**ACTIVITÉS**
1. D'après la présentation de La rupture patrimoniale, de quoi les procédures juridiques de patrimonialisation sont-elles héritières ?
2. Expliquez, selon la présentation de La rupture patrimoniale, où se situe la différence entre le patrimoine savant et les patrimoines sociaux.

**EXTRAIT FOURNI**
········

La rupture patrimoniale

La rupture patrimoniale

La rupture patrimoniale
Éditeur: A la croisée
2003173 pagesISBN 9782912934079
Format: BrochéLangue : Français

La ville est devenue le lieu par excellence de fabrication du patrimoine. Les politiques

publiques ne se contentent plus de réhabiliter et de valoriser les quartiers anciens, les

bâtiments publics et les églises. Elles associent les citadins aux procédures de «requalification

de leurs lieux de vie» en s'appuyant sur la collecte de leurs souvenirs, en valorisant l'histoire

particulière qu'ils ont entretenue avec la ville.

La patrimonialisation semble ainsi se développer à partir de deux opérations : des

procédures juridiques, héritières de la Révolution française, qui mettent l'accent sur l'universalité,

l'irrévocabilité, la transmissibilité ; des processus sociaux qui mettent l'accent sur

l'environnement, sur le contexte et se nourrissent de l'histoire des hommes et de leur

mémoire. Si ces particularités évoquent deux conceptions du patrimoine - à côté du

patrimoine savant, les sciences sociales confèrent depuis plusieurs décennies reconnaissance et

légitimité aux patrimoines sociaux - la différence entre elles n'est pas dans la nature de l'objet

patrimonialisé mais dans sa construction, dans la capacité des acteurs sociaux à mobiliser les

procédures, à faire reconnaître leurs choix et, in fine , à rendre légitimes leurs modèles culturels

et leur histoire. L'exemple des politiques culturelles dans la région Rhône-Alpes montre que

toute patrimonialisation est toujours, au bout du compte, sociale et politique.

········

**EXTRAIT DE DONNÉES**
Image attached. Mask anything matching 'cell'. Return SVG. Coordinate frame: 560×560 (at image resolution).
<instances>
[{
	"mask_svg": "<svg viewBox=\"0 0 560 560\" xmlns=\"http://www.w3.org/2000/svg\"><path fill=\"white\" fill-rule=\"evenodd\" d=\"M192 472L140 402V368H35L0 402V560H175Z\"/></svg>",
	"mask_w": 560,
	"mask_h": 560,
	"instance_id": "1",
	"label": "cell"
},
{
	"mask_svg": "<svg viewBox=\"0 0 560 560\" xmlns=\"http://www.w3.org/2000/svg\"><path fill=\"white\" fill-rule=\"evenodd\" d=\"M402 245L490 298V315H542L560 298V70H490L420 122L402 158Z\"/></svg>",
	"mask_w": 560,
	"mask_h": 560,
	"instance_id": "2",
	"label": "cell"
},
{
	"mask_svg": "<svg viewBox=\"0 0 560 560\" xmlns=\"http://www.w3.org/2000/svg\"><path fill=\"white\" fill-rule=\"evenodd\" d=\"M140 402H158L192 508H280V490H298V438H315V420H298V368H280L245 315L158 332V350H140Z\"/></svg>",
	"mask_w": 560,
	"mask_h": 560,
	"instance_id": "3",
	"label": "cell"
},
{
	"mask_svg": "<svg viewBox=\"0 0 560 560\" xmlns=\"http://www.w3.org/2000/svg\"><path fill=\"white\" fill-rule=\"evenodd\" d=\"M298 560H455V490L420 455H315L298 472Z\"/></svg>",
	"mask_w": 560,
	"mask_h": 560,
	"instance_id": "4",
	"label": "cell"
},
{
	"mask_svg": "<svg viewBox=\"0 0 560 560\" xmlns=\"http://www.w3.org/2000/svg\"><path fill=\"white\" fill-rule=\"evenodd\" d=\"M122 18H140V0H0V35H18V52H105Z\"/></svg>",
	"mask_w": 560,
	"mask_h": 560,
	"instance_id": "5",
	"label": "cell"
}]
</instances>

········

**CORRIGÉS**
1. De la Révolution française.

2. La différence ne tient pas à la nature de l'objet patrimonialisé mais à sa construction. Elle dépend de la capacité des acteurs sociaux à mobiliser les procédures, à faire reconnaître leurs choix et à rendre légitimes leurs modèles culturels et leur histoire.